#### Information supplied
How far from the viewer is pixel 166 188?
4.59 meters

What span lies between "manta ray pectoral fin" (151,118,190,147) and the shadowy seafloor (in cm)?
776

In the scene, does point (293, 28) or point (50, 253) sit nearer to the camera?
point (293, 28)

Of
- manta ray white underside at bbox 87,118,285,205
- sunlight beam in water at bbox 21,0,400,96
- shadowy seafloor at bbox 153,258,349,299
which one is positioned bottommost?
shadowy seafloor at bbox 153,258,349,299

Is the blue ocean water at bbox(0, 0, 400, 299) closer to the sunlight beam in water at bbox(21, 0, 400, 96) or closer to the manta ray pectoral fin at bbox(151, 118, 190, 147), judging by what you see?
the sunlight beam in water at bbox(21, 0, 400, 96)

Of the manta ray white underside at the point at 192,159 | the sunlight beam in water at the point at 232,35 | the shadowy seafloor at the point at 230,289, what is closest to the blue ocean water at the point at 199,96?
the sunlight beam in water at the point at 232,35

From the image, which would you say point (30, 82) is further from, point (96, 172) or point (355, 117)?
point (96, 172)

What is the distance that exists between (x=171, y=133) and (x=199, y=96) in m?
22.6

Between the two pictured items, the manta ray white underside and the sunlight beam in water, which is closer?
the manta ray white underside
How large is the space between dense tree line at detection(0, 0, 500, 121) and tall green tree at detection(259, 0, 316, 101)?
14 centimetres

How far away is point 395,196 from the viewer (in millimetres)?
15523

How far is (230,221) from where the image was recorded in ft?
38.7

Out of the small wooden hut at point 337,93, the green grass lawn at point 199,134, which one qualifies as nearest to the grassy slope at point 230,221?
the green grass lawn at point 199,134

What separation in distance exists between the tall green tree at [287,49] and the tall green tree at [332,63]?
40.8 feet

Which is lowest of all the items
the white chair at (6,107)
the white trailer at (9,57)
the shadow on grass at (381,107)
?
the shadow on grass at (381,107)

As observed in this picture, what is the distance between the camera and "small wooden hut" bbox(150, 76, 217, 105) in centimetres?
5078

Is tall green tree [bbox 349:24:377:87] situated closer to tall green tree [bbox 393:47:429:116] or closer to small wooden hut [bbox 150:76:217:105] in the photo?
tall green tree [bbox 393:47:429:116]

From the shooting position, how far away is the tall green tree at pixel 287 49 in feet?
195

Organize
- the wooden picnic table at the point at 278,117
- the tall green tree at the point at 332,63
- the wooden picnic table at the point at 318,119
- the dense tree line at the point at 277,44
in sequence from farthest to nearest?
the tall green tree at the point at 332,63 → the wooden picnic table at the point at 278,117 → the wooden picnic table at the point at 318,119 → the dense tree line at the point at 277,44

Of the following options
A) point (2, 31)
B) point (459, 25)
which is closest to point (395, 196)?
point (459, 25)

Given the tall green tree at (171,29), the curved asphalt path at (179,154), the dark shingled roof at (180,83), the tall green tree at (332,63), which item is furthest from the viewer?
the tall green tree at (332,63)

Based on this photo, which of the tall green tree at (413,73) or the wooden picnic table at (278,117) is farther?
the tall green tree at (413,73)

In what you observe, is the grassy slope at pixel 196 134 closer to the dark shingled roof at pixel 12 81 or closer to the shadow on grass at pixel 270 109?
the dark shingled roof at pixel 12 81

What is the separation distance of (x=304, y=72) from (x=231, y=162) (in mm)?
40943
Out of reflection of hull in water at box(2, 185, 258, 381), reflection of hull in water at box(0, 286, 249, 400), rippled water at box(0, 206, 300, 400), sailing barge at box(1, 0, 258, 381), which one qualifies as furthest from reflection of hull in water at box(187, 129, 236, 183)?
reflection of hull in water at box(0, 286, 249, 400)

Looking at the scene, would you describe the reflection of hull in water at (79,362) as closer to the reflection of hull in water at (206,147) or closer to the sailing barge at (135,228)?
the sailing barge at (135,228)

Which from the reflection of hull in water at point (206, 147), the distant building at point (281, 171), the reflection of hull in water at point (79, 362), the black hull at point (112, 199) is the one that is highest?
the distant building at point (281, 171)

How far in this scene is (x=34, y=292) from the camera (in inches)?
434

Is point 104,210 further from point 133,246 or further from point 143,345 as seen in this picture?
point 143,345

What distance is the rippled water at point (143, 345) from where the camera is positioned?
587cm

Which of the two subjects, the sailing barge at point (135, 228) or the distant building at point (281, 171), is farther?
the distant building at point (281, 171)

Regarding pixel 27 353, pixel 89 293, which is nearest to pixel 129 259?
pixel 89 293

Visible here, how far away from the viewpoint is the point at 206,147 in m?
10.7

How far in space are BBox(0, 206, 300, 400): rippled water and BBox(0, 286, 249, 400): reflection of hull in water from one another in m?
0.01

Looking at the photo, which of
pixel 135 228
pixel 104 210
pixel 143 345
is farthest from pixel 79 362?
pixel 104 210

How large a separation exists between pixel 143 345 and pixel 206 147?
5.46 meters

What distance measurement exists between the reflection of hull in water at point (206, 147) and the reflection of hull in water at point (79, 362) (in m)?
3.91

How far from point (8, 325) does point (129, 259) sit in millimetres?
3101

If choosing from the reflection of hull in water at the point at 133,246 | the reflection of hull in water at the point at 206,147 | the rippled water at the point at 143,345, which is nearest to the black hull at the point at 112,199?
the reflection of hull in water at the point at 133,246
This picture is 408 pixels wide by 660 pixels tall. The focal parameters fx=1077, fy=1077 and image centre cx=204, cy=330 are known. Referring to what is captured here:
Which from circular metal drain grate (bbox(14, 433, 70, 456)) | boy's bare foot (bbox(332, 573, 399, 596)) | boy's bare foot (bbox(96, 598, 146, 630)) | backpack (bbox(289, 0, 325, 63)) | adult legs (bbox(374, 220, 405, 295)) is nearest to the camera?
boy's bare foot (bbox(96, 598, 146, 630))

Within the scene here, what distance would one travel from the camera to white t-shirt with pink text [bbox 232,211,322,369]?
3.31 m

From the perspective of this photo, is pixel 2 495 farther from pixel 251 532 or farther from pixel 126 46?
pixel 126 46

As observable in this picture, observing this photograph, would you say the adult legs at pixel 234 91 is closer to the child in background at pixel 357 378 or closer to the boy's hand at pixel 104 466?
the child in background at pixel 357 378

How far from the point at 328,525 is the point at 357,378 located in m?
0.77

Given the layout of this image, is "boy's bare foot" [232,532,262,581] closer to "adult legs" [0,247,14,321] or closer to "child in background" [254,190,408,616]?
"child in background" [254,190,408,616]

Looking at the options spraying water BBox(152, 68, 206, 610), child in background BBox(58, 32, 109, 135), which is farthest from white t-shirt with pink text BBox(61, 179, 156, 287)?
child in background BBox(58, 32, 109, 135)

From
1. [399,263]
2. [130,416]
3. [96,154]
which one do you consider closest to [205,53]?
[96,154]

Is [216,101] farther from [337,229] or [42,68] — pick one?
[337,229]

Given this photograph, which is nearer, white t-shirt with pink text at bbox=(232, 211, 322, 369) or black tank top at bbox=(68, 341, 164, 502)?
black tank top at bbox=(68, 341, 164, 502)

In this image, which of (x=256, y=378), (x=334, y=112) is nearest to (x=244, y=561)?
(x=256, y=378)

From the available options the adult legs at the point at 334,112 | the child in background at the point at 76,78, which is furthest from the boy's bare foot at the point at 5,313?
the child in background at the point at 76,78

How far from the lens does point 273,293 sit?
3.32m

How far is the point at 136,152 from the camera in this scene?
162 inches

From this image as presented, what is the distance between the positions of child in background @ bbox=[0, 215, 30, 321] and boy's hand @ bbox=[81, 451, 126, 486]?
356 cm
########
#### Information supplied
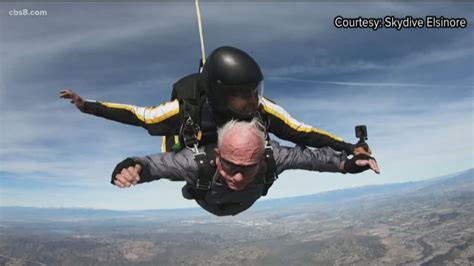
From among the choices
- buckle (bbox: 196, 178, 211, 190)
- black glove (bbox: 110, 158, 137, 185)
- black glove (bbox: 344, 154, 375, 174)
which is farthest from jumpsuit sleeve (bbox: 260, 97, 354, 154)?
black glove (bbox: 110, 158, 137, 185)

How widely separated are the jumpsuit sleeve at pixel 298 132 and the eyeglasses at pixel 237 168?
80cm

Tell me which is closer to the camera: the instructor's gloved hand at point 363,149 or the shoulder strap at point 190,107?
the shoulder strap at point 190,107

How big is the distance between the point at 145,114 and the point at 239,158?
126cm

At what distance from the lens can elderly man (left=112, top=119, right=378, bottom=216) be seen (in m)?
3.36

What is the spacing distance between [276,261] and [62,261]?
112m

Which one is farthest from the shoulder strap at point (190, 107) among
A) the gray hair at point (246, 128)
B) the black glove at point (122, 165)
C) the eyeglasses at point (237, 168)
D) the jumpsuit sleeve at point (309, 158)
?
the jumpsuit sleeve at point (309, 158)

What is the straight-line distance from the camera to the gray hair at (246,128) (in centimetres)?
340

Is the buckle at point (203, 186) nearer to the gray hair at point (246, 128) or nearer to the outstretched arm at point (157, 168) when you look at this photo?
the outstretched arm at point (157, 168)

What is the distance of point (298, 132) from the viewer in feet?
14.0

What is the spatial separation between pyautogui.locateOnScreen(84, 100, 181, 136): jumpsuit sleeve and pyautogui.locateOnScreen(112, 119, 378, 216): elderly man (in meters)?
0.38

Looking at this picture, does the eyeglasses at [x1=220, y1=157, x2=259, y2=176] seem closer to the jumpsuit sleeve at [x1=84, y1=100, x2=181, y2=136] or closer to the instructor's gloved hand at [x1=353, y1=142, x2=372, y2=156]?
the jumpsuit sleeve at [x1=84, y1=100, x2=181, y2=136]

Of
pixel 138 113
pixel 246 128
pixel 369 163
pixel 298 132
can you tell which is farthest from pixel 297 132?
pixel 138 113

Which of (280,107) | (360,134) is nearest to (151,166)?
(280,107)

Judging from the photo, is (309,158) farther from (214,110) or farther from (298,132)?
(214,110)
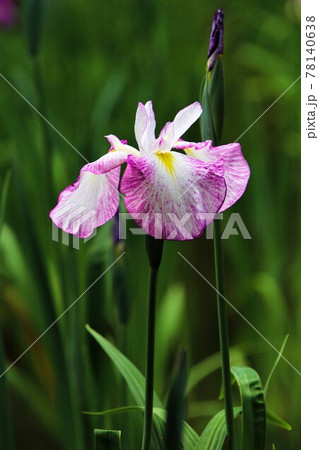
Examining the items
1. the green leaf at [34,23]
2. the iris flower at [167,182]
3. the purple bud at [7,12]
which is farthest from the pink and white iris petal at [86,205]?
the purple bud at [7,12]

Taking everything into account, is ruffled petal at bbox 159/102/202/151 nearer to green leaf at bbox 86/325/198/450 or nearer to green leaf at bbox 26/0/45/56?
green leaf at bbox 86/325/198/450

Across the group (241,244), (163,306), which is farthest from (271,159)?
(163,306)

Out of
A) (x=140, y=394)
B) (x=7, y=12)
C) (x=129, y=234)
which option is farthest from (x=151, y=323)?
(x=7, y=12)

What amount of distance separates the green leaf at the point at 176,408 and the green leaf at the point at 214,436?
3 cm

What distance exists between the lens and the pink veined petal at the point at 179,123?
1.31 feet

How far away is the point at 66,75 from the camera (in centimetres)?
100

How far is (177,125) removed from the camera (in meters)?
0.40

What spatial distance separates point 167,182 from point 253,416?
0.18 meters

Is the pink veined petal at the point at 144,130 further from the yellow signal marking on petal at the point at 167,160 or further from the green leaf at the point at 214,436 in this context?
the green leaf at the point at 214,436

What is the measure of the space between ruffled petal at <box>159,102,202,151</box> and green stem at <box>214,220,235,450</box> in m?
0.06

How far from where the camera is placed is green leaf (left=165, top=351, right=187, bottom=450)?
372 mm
########
#### Information supplied
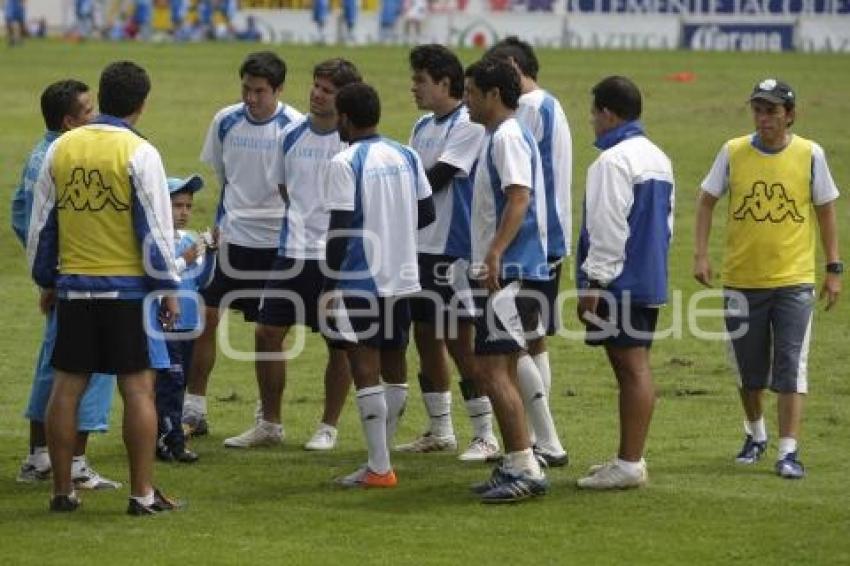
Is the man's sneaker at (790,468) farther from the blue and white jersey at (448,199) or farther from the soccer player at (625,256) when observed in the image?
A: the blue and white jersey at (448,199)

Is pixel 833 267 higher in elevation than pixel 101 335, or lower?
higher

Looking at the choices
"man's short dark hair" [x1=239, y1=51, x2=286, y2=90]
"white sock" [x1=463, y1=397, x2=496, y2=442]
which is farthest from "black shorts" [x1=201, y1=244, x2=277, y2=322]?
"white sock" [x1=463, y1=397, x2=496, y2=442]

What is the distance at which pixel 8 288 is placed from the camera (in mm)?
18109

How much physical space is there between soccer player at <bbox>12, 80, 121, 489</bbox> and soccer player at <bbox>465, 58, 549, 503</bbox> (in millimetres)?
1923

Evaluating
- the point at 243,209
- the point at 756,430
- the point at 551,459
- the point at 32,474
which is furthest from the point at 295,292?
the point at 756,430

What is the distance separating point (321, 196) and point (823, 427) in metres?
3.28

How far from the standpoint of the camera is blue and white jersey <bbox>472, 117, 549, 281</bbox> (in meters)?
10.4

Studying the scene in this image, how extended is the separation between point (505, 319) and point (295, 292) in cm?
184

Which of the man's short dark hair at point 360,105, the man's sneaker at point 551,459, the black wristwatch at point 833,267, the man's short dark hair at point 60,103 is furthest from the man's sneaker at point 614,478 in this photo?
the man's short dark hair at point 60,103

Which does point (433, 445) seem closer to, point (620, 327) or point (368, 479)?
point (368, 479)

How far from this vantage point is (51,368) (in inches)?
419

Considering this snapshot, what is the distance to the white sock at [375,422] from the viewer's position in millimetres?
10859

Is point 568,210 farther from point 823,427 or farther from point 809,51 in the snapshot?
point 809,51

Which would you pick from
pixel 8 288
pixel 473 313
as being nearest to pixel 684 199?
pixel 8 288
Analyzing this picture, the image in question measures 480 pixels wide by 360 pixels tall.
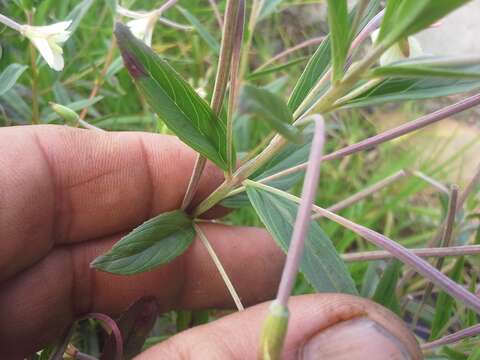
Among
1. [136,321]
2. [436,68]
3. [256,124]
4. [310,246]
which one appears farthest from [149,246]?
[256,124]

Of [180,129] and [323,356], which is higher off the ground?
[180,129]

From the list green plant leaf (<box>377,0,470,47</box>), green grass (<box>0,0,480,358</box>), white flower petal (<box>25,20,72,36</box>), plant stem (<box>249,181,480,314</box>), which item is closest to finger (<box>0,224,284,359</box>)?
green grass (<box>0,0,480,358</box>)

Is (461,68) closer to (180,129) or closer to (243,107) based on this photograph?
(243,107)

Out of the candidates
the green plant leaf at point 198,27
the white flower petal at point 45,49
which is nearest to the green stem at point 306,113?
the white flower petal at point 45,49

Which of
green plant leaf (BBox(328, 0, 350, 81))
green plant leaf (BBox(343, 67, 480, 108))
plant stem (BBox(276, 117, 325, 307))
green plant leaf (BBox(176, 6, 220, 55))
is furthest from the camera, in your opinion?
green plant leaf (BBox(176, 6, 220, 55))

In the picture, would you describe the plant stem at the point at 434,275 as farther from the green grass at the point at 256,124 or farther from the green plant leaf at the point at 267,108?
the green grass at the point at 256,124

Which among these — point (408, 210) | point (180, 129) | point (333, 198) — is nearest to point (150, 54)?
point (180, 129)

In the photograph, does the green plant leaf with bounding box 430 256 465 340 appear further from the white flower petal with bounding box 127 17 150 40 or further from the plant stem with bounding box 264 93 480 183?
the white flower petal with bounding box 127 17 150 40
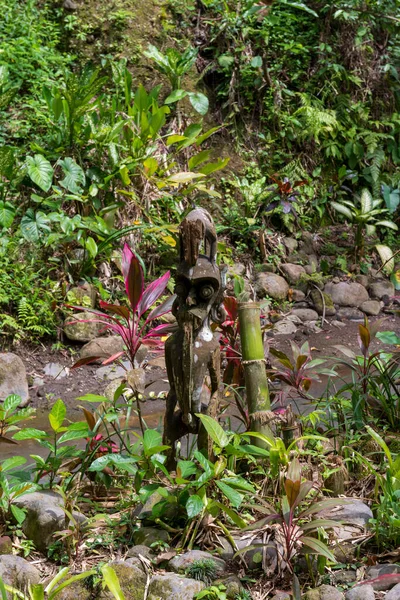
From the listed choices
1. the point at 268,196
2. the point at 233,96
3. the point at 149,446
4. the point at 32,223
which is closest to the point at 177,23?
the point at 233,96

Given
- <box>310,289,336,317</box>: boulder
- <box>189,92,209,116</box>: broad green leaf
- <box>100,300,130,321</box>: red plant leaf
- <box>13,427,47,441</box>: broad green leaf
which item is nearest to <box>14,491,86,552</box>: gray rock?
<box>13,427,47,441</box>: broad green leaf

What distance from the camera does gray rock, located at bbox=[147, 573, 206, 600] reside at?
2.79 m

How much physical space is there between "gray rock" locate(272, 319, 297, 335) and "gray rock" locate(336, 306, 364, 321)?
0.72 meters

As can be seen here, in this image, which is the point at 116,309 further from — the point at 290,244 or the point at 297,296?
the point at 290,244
########
Exercise brief -
Copy out the data starting with the line that contains "How far in this" and going on through the line that contains "5.46 meters", with both of those lines included.

Written answer -
How far in this scene is (x=34, y=292) from the camera (in inches)?
434

Is point 104,210 further from point 133,246 or further from point 143,345 as seen in this picture?
point 143,345

What distance is the rippled water at point (143, 345) from where the camera is positioned?
587cm

Which of the two subjects, the sailing barge at point (135, 228) or the distant building at point (281, 171), is farther?
the distant building at point (281, 171)

Regarding pixel 27 353, pixel 89 293, which is nearest to pixel 129 259?
pixel 89 293

Visible here, how far away from the viewpoint is the point at 206,147 in m?
10.7

How far in space are BBox(0, 206, 300, 400): rippled water and BBox(0, 286, 249, 400): reflection of hull in water from one another in m?
0.01

Looking at the photo, which of
pixel 135 228
pixel 104 210
pixel 143 345
is farthest from pixel 79 362?
pixel 104 210

How large a separation exists between pixel 143 345 and pixel 206 147?
5.46 meters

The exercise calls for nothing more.